The Financial Exploitation Prevention Act of 2025 would amend the Investment Company Act of 1940 to give registered open-end investment companies and their transfer agents the ability to postpone redemption payments when a security holder is a “specified adult” and financial exploitation is suspected or has occurred. The bill creates a framework for identifying a responsible contact person, notifying that person, and conducting internal reviews before delaying redemption proceeds (up to 15 days, with a possible 10-day extension, and potentially longer if allowed by state regulators or courts). It also requires new disclosures to investors, enhanced internal procedures and recordkeeping, and a formal SEC report within a year on further changes to address financial exploitation. The approach is optional for funds (funds must elect to adopt these rules) and targets non-institutional direct-at-fund accounts—retail accounts held directly with a fund and serviced by a transfer agent. In short, this bill aims to protect seniors and other vulnerable adults from financial exploitation by allowing delays in redemption payouts while investigations or protective steps are taken, and by imposing new requirements on funds and transfer agents to identify at-risk individuals and document their actions.

Key Points

  • 1Optional election and contact framework (h(2)) for non-institutional direct-at-fund accounts: funds may elect to require contact information for at least one adult who can be reached about the account and may be contacted to address possible exploitation, confirm health status, or identify guardians or powers of attorney; this information must be documented and disclosed to the customer.

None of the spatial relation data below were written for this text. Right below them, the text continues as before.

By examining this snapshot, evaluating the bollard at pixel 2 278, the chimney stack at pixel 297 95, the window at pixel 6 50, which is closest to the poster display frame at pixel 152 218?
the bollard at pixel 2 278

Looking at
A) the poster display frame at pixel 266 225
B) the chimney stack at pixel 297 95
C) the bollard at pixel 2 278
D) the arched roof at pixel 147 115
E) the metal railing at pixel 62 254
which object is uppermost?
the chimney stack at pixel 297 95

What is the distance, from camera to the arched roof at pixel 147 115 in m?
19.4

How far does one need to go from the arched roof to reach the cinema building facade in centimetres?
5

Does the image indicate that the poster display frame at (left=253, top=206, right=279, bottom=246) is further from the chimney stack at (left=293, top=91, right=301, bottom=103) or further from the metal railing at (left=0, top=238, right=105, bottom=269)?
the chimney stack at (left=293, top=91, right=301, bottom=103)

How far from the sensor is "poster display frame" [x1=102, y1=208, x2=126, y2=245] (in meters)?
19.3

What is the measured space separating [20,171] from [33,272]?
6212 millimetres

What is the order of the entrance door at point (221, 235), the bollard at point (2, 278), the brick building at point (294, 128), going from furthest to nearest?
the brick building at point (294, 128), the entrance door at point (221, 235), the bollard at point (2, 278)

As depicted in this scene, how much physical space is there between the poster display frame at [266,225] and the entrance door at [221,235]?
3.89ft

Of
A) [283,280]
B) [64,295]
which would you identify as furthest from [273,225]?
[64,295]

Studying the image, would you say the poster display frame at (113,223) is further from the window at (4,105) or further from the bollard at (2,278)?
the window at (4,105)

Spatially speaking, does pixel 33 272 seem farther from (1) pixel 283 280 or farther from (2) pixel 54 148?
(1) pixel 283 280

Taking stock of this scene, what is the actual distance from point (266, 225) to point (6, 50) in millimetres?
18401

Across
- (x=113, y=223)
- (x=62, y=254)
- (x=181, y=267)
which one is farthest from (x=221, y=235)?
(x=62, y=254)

  • 2Redemption postponement authority (i)(1)-(2): if a security is being redeemed by a specified adult and financial exploitation is suspected or occurring, the fund or transfer agent may postpone payment for more than seven days, up to 15 business days (with a possible additional 10 business days under certain conditions).
  • 3Conditions for extension and required steps (i)(2)(B)-(E): extensions require reasonable belief of exploitation, timely written notification to the identified individuals (within 2 days of extending), an internal review, holding funds in a demand deposit account, and documentation/record retention of these actions.

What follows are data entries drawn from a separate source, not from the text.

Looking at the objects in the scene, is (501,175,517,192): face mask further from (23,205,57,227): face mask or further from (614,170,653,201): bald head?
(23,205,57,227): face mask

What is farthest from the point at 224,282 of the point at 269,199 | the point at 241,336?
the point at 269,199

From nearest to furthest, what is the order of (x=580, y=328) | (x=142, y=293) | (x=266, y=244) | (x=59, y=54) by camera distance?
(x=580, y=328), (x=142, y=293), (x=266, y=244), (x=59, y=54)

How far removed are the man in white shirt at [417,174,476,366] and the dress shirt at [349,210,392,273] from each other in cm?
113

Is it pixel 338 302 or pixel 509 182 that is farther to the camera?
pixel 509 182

  • 4State or court extensions (i)(2)(C): state regulators or courts may further extend the postponement period beyond the extended limit.
  • 5Compliance, disclosures, and records (i)(2)(E)-(G): funds must establish internal procedures for identifying exploitation, deciding whether to release or reinvest delayed proceeds, identify authorized personnel, and provide periodic reporting; statements must note the possibility of redemption postponement; and extensive recordkeeping with Commission-accessible documentation.

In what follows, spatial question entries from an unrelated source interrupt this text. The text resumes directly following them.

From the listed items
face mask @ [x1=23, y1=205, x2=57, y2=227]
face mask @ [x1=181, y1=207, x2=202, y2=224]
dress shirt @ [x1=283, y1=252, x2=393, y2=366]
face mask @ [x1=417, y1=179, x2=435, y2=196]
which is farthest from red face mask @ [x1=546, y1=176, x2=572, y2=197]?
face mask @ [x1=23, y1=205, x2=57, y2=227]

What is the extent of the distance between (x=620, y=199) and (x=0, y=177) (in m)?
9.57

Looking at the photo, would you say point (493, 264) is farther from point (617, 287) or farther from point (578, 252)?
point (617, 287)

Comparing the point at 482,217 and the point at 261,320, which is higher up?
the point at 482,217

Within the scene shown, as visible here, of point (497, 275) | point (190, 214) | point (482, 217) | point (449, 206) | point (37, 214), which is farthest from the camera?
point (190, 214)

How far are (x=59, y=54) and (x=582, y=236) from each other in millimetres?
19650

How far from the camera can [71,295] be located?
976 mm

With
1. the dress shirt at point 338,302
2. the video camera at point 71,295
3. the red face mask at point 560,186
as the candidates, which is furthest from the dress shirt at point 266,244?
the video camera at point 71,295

  • 6Specified adult definition (i(3)): a specified adult is someone who is at least 65 years old, or at least 18 with a mental or physical impairment that reasonably renders them unable to protect their own interests.
  • 7SEC review and recommendations ( subsection (b) ): within one year of enactment, the SEC must, in consultation with listed regulatory bodies (including CFTC, CFPB, FINRA, NASAA, the Federal Reserve, OCC, and FDIC), submit a report with recommendations on regulatory and legislative changes to address financial exploitation of specified adults.

Impact Areas

Primary group/area affected: Retail investors holding direct-at-fund (non-institutional) accounts and the funds/transfer agents that service those accounts. The measure focuses on protecting specified adults (elderly and certain vulnerable adults) from financial exploitation in redemption transactions.Secondary group/area affected: Investment companies and transfer agents will incur new compliance obligations, procedures, and recordkeeping; investors will see new disclosures and potential delays in liquidity for affected redemptions.Additional impacts: Potential privacy and consent considerations around collecting and sharing contact information; increased operational and legal risk management for funds; possible effects on liquidity management and timing of redemptions for vulnerable holders; long-term policy implications depending on SEC recommendations and any resulting regulatory changes.